• Given request A
Pull out every line of the records that contains the string "farther". Case counts.

• Passage
Meeting setup
- Date: 18.10.2010
- Time: 09.30 Norw. time
- Place: Internet
- Tools: SubEthaEdit, iChat
Agenda
- Sma issues
- Forthcoming finsme dictionary
- Info topics
Cf. one of the following, depending on context:
- the upper bar of the SEE window (provided you use the JSPWiki syntax mode)
- the TOC in Forrest-rendered output, like HTML and PDF
Opening, agenda review, participants
Sma issues
Need to correct dictionary against speller
Wrong dict forms in speller? There are misspellings in the smanob dictionary,
and often those misspellings are found as well in the speller. Check that
misspellings in the dictionary are not replicated in the speller.
The fst and the dictionary show different Sg3 forms (where the Sg3 forms (marked
p3p
) are taken from the Hemnes dictionary. The p3p forms missing in the fst
have now been manually marked with XXX in the dictionary.
The XXX marks can mean:
- there is a difference between analyser and p3p or wordclass info (comes often from smaswe)
- there are several forms given by the analyser, one can correspond with
the p3p, and that means that we have to mark more than more verb class
in smanob (if both are correct) - how do we do that?
Status quo for narmativity
The letter on loan words was sent to SGM on friday. We also sent a letter
in June-July last year. Are there now normativity issues unresolved? Not that we
are aware of.
How shall Divvun and Gt cooperate on the sma work during what is left of this year?
Lene has a list of dictionary verbs not in the analyser. During this work some
issues have turned up:
- missing verbs (and other words)
- misspellings and errors in both the transducer and smanob (cf above)
Way of work:
- Read through smanob and look for errors (adj, noun)
- Check whether these errors are in the normative analyser
- mark problematic words as non-includes
- reverse sorting the fst lexicon, look at continuation lexicon
- unify lemma forms for all fst entries (ie multiple entries for the same word
should have the same baseform/lemma)

• Dataset records
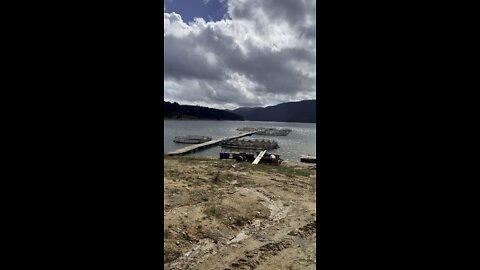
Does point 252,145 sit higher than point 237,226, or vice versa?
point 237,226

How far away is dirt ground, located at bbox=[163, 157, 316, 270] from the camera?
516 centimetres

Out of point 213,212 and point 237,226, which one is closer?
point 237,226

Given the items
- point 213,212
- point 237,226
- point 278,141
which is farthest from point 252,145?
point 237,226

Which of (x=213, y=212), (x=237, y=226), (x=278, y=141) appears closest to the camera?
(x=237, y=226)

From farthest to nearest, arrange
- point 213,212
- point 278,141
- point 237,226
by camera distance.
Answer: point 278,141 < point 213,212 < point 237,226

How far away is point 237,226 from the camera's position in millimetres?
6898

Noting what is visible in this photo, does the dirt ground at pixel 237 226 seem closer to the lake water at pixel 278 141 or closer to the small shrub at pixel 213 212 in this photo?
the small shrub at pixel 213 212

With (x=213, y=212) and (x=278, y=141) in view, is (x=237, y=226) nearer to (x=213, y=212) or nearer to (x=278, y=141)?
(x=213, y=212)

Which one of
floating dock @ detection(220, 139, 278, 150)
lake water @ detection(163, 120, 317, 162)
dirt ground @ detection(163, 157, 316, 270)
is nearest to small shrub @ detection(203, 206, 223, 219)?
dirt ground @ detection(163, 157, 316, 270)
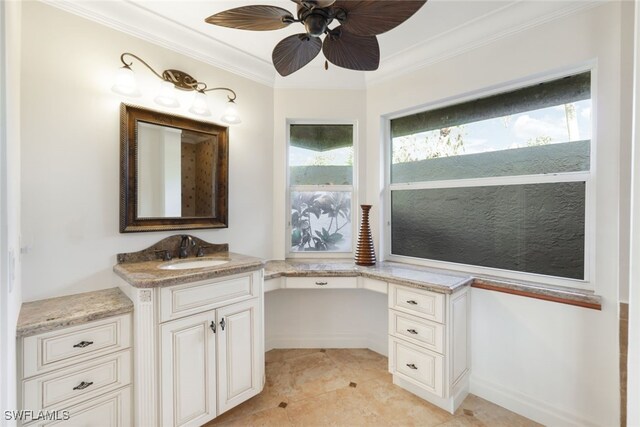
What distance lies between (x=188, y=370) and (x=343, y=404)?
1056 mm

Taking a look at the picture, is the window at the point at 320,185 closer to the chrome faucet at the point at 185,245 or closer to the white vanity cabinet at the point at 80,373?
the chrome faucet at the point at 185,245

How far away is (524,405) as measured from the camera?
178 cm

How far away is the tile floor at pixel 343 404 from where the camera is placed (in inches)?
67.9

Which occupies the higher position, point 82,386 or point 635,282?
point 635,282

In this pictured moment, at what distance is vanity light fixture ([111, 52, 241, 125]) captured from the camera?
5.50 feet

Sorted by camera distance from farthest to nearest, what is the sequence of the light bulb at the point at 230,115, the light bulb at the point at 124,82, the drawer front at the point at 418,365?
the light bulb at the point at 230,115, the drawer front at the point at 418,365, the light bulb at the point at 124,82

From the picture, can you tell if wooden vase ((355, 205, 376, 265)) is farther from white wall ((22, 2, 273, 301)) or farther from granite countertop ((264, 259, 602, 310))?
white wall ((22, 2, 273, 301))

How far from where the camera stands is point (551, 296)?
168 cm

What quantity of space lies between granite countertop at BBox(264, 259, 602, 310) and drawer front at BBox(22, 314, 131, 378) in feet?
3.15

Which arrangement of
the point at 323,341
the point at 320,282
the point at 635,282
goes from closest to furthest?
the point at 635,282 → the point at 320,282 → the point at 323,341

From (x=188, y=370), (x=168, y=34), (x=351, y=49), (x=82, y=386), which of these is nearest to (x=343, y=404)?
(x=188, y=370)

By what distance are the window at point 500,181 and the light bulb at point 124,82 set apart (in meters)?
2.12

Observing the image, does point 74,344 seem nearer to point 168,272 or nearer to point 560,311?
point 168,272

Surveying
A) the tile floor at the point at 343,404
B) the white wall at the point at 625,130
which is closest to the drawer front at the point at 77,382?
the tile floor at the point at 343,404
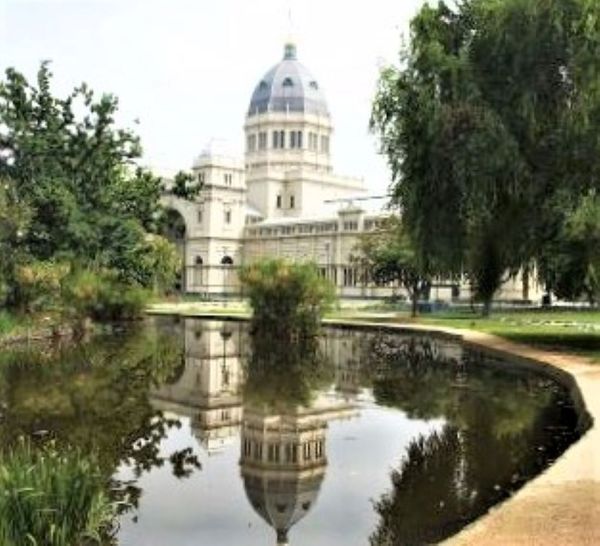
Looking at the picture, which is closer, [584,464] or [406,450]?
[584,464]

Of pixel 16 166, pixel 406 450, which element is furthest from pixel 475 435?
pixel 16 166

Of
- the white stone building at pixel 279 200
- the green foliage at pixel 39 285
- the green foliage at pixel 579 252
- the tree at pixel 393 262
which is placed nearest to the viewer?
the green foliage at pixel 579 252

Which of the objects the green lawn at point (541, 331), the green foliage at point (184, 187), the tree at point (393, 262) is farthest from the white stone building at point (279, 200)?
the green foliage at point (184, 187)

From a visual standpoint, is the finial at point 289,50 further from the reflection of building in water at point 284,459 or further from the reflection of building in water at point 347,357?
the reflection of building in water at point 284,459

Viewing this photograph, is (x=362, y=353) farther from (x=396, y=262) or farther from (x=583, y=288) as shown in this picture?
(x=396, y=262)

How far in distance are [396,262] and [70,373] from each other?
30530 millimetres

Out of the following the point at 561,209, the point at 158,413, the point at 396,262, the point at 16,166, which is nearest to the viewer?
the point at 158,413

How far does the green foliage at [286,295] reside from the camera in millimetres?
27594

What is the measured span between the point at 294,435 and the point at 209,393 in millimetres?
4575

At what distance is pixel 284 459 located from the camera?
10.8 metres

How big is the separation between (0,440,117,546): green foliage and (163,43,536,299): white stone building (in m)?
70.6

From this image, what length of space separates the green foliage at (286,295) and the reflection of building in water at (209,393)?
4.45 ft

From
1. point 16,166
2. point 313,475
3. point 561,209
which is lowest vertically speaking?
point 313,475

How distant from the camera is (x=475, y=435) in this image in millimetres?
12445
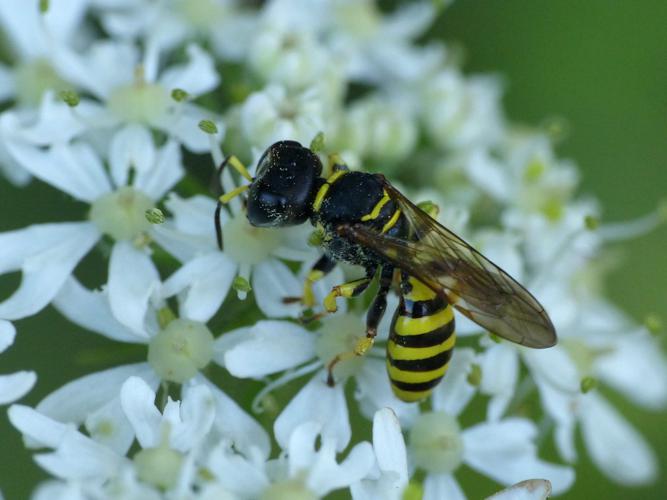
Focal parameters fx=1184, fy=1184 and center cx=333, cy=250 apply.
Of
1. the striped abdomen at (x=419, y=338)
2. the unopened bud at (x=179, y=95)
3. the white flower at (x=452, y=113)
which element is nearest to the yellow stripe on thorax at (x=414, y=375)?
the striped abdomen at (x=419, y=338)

• Given request B
Continue the meeting notes on the Sma dictionary and speller work from their last line.

• Right answer A
From the picture, can you tell if wooden vase ((355, 205, 376, 265)) is farther from white wall ((22, 2, 273, 301)) or farther from granite countertop ((264, 259, 602, 310))?
Viewing this photograph, is (x=362, y=353) farther from (x=396, y=262) or farther from (x=583, y=288) as shown in this picture?

• Right answer B
- sort and unique fst entries - double forms in sma lexicon shall be unified
- learn typical error patterns from the dictionary correction work
(-e vs -ie as stems, -a- vs -aa- or -ie- vs. -ïe- as root vowel),
grep similar patterns out of the fst code, and proofread them
The three i-s of sma - is this true?
- i as i
- ï as i and ï (klinïgke / klinigke)
- ï shall not be i (but is made so via spellrelax)
Before we implement it we shall find out whether the second category
exists.
TODO:
- sort and unique nav entries in sma (Trond)
- discuss the possible third i in sma (Maja, Thomas)
- go through the XXX in the dictionary verbs
(Maja, Marit, Sissel, Thomas, Toini)
- sma linguist meeting - date & time to be decided
(Lene, Maja, Marit, Sissel, Thomas, Toini, Trond)
Forthcoming finsme dictionary
We do not quite know when it comes, but what shall we do with it when it comes?
The dictionary is made by KOTUS (fin-sme-fin).
Hvis penger - Johanna Ijäs kan gjøre noe med dette?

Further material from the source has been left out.